▶ **提示文章**:
----------
みをつくし料理帖シリーズも第9弾となり、いよいよ次は最終巻とのこと。
巻末の既刊本紹介のページを読めば、それぞれの本には『追憶』『覚悟』『転機』『悲涙』『決意』といった言葉が添えられている。澪の過ごしてきた日々には想像を絶するような辛いことも多く、よくぞここまで乗り越えてきたと思わずにいられない。
ただ耐えるばかりではない。厳しく哀しい現実の中でも、心を和ませてくれる小さな喜びを見出して、困難を乗り越えて人生の糧とする。
凛として潔く、しなやかで逞しい。
そんな澪を支え共に喜びや哀しみを分かち合ってきた周りの人々との暮らしを読むことができるのも、あとわずか。
きっと何か嬉しい結末が待っていると信じているけれど、
早く先が読みたいと思うけれど、
寂しくなるなあ・・・。
----------
▶ **提供データ**:
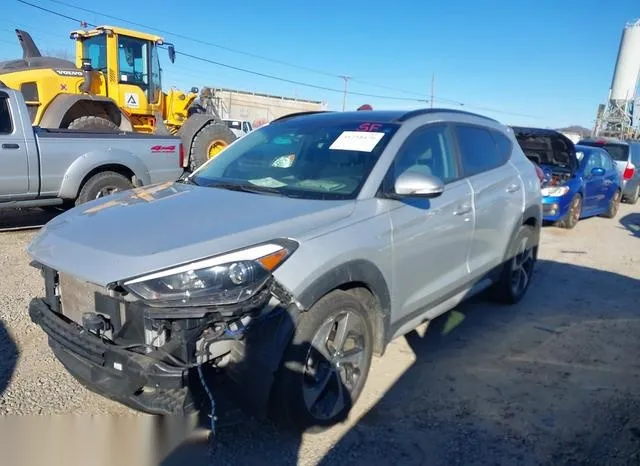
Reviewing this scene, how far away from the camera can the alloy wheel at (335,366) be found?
2.78 meters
----------
▶ **課題の指示**:
みをつくし料理帖シリーズの感想文を、最後の一文の後から書き進めなさい。

▶ **本課題の解答**:
さて、本書ではご寮さんが老舗の料亭・一柳の主人に嫁ぐことを決意し、「つる家」の面々と寿ぎの日を迎えるまでいつもと変わらない毎日を丁寧に過ごしていく。
思い出されることはあれこれあるけれど、ご寮さんの幸せを精一杯願って、笑顔で送り出そうとするさまが愛おしくてならない。
いよいよ終盤ということで、澪の進もうとする料理人としての道も見通しが立ち、ご寮さんの息子の再起も匂わされ、あさひ太夫の身請けに奔走する澪にも一筋の光が・・・。
それぞれの話に中心となる人物はいるが、周りの登場人物に起こる変化もきちんと書かれていて、奥行きのある人情味豊かな話を堪能できた。
坂村堂の食事シーンは、いつ読んでもおいしそうに味わう姿が目に浮かぶ。季節の食材を豊かな風味の出汁や出会いのものと一緒に調理し、相手の喜ぶ顔を想像しながら提供する。
確かに、澪の料理は一貫しておいしく値打ちな旬のものを、食べる人の身になって料理する。今までは職人のように、そのことだけを考えて仕事をしていたように見えたが、ゆるぎない芯がはっきりしてよい意味でのしたたかさも身につけたようだ。
その彼女を遠くから見守り、意図せず考えを整理し明らかにしてくれる源斉先生。
この人もずいぶん、存在感が増してきました。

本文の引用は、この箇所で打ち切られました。